Learn about latency monitoring in Workload Factory for EDA

07/07/2026 Contributors

Latency monitoring in Workload Factory for EDA helps you find and fix performance slowdowns in your FSx for ONTAP volumes. It tracks read and write latency using CloudWatch metrics and automatically analyzes the data to help identify the cause of performance issues.

How latency monitoring works

Latency analysis collects CloudWatch metrics for read and write activity on all FSx for ONTAP volumes connected to your AWS account. It continuously checks these metrics against defined limits to detect performance problems early.

If latency rises, Workload Factory automatically reviews ONTAP QoS delay metrics to identify the main cause of the slowdown. For more complex issues involving data or cluster components, you can run an optional AI analysis that provides the likely root cause, identifies affected clients, and suggests steps to resolve the problem.

Alert generation

An alert triggers only when these conditions are true for the entire selected time range: latency stays above its threshold and IOPS stays above its threshold. Requiring both reduces false alarms by ensuring that high latency occurs while the system is handling real workload.

You can configure separate thresholds for:

Read operations
Write operations
Warning severity
Critical severity

All detected events appear in the latency events table. If notifications are set up, you also receive an email or Amazon SNS message with details about the affected volumes. You can control how often you receive notifications—either daily per file system or every 20 minutes.

Understanding alerts

Understanding how alerts are triggered helps you configure appropriate thresholds and interpret the results.

Metrics collected

The system collects the following CloudWatch metrics for each volume:

Read latency threshold: Calculated as 1000 * m2/(m1+0.000001) where m1 = DataReadOperations and m2 = DataReadOperationTime
Write latency threshold: Calculated as 1000 * m2/(m1+0.000001) where m1 = DataWriteOperations and m2 = DataWriteOperationTime

Alert trigger conditions

An alert is triggered when all of the following conditions are met:

The latency threshold is exceeded for the operation type (read or write).
The IOPS threshold is exceeded for the operation type.
Both conditions persist for all data points within the configured time range.

For example, with default warning thresholds, a read alert triggers only if read latency exceeds 6 ms AND read IOPS exceeds 100 ops/sec for all data points within a 10-minute period.

Event severity

Warning events: Indicate elevated latency that might need attention
Critical events: Indicate severe latency that requires immediate investigation

Latency analysis

Workload Factory provides two levels of analysis to help you troubleshoot latency issues.

Basic analysis

When a latency event occurs, Workload Factory automatically runs a basic analysis to find the cause. It uses ONTAP QoS delay center metrics to see which component is responsible for the slowdown, such as FlexCache, the capacity pool, QoS limits, disks, data, the cluster, or another subsystem. This quickly identifies the source of the latency without requiring manual investigation.
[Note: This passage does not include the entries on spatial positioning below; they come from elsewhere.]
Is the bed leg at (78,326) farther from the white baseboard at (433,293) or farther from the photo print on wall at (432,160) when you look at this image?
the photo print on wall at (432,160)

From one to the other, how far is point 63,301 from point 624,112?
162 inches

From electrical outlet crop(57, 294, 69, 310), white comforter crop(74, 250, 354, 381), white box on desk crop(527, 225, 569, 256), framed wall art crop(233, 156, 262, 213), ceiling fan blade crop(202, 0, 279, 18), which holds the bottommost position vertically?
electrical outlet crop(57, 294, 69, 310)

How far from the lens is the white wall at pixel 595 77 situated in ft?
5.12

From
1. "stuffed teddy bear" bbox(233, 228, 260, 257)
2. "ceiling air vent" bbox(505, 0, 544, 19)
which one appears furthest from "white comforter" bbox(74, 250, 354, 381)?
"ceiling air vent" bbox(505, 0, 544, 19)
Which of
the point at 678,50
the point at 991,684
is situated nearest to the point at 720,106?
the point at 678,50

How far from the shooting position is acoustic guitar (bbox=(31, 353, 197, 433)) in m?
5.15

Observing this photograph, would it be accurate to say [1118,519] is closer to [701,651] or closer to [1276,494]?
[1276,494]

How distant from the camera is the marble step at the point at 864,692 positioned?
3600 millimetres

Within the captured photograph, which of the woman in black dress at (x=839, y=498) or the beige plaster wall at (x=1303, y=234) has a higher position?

You can see a component breakdown only when a link is associated with the FSx for ONTAP file system. If there is no link, you can still view graphs for latency, IOPS, and throughput.

Latency values from ONTAP QoS analysis and CloudWatch might differ slightly because they collect data in different ways. The basic analysis uses ONTAP data to identify the root cause.

AI analysis

While basic analysis can identify the source of latency, more complex situations involving data or cluster components often need deeper investigation. AI analysis provides this deeper troubleshooting by finding problems such as overloaded volumes, poor configuration, or the need to add more capacity—issues that basic analysis may miss.

When you run AI analysis, the system provides:

Potential root cause: Detailed explanation of what's causing the latency issue
Affected clients: List of EC2 instance names impacted by the latency
Potential remediation steps: Two or more specific actions to resolve the issue

AI analysis requires an Amazon Bedrock model ARN in your Workload Factory settings. If Bedrock isn't set up, you can still use latency monitoring and basic automated analysis.